While the nation awaits the administration’s plans for Afghanistan, few expect that decision to make any mention of India. But it should.
When Richard C. Holbrooke was introduced as the U.S. special representative for Afghanistan and Pakistan, India was a glaring gap in his portfolio. However, during the last nine months it has become clear there is no sustainable solution in the region until this gap is filled. Success in the region will largely depend on whether we are able to bring India back into the mix.
India is crucial to any resolution. First, whether real or imagined, Pakistan considers India a serious threat. As the recent debate over the Kerry-Lugar bill suggests, few things agitate Pakistanis more than a perceived threat to their sovereignty. These nuclear neighbors, India and Pakistan, lived through a partition only 60 years ago that cost more than a million lives, they have fought three major wars since, and they continue to maintain thousands of troops on their shared border. As a result, Pakistan’s paranoia over the eastern border they share with India directly impacts its political will and resources to support U.S. efforts on their western border with Afghanistan.
Second, Pakistani sensitivities explain their mixed messages regarding militants. Although recent events indicate Islamabad is changing its tune, many observers believe the Pakistani military, which nurtured these forces in the past, considers these fighters a deterrent against India. Evidence suggests the militants feel the same.
For instance, after the Mumbai bombings, Taliban spokesman Maulvi Omar noted that if India “dared to attack Pakistan” the Taliban would “put aside” fighting the Pakistani army and “defend their frontiers, their boundaries and their country.” Hence, Pakistan may be willing to live with the same insurgents the United States is trying to defeat. Furthermore, Pakistan is unlikely to allow a hostile, or even a neutral, Afghanistan to be stable.
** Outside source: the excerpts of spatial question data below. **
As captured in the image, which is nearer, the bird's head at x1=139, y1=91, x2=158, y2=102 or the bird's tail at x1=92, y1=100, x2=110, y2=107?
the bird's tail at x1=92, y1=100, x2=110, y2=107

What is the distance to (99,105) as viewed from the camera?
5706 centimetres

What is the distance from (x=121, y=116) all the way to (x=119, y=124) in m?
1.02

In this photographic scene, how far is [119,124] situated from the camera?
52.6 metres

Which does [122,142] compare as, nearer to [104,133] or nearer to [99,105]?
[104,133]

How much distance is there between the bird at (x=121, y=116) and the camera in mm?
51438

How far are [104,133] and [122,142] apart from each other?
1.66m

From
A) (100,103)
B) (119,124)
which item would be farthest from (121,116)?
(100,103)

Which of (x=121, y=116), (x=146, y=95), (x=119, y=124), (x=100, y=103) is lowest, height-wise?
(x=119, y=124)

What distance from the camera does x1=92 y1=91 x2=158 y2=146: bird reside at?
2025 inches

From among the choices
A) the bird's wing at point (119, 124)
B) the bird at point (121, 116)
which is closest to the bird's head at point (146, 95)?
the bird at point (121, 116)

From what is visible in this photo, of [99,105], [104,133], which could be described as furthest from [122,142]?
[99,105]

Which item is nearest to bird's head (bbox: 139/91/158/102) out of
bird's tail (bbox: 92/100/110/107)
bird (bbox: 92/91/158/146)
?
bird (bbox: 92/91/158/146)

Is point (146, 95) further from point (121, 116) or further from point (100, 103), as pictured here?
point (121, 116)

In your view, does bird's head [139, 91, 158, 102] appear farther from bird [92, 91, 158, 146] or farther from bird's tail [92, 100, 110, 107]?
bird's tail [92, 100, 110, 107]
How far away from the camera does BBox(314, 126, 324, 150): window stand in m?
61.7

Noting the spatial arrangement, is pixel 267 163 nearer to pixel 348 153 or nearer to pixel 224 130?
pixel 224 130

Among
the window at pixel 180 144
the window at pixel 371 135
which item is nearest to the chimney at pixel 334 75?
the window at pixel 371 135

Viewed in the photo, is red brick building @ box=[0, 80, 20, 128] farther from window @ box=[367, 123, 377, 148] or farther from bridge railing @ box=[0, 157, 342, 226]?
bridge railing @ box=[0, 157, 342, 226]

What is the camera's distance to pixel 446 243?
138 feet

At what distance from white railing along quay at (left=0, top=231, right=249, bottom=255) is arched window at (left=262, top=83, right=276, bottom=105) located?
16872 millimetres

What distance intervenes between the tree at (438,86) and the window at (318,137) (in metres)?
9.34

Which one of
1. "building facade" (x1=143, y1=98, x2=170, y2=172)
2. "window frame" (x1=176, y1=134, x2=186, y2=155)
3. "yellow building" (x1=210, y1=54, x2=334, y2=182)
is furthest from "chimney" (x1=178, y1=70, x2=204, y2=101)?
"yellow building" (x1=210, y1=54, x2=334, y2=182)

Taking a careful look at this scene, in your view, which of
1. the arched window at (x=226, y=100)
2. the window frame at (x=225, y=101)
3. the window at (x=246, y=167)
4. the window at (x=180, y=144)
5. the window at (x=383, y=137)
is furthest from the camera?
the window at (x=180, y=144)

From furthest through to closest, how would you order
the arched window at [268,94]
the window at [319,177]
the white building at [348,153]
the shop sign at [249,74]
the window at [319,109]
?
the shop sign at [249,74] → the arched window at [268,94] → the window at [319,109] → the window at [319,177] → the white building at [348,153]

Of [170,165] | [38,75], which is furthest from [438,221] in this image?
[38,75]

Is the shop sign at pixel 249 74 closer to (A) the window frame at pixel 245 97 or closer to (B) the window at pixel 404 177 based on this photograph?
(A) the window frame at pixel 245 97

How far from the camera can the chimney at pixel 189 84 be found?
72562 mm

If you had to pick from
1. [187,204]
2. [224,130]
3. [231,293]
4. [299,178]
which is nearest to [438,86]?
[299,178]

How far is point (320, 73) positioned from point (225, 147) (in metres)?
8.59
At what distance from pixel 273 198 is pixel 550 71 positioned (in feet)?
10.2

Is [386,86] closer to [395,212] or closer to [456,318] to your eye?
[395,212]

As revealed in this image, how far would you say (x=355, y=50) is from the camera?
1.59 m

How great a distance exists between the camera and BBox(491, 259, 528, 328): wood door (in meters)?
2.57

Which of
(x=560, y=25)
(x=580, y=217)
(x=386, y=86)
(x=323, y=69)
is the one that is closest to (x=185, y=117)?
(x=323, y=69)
Neutrality equals support for India. Pakistan cannot afford to be surrounded on both sides by potential adversaries. Recent intelligence suggests that India may be exacerbating the situation by using their consulates in Afghanistan to support clandestine activities in Pakistan, particularly the restive Baluchistan province. It is not surprising, then, that Islamabad has failed to fully cut ties with the Taliban, who are not only from Afghanistan’s largest ethnic group, the Pashtun, but who present a means for countering India’s growing influence in Afghanistan. A failure to recognize the Pakistani position only complicates U.S. desire for a strong central Afghan government.
Finally, India is crucial to any resolution because of the continued dispute over Kashmir, called “the most dangerous place in the world” by former President Bill Clinton. India has half a million troops in Kashmir, the largest military deployment in the world, and this territory remains the primary source of militancy and nuclear tension in the region. All major militant groups in Pakistan have some link to the Kashmiri fight. More important, these groups have an extensive network and roots in the region, unlike al Qaeda.
The recent bombings in the Punjab, Pakistan’s most populous region and home to many Kashmiri militant groups, suggest growing ties between local militants and global jihadists; a potent mix of indigenous networks and al Qaeda expertise. The more Pakistan has to focus on this militancy, the less it can support U.S. objectives on the frontiers.
So, what must be done? The obvious first step is to include India in Mr. Holbrooke’s portfolio. This would send a strong signal that we are interested in a comprehensive regional solution. Second, we need multilateral efforts to begin resolving the issue of Kashmir. Aside from tackling the core security challenge in the region, this would give political cover to a fledgling Pakistani democracy.
Finally, we need to find ways to give a greater stake in Afghanistan’s stability to the Pashtuns, who retain strong tribal ties across the border in Pakistan. This will help allay Pakistan’s concerns about its ability to exert influence in Afghanistan over the long term and, thus, secure a more sustained commitment from them against those militants who pose the greatest threat to us.
Naturally, these steps must also be accompanied by measures to reassure our Indian allies, who have borne the brunt of militancy on numerous occasions. Regardless of what concrete steps we take in the region, our approach must consider the larger strategic context. In doing so, one thing must be clear: India can no longer be absent from the discussion.
Adnan A. Zulfiqar is a fellow at the Truman National Security Project and a former Senate staff member.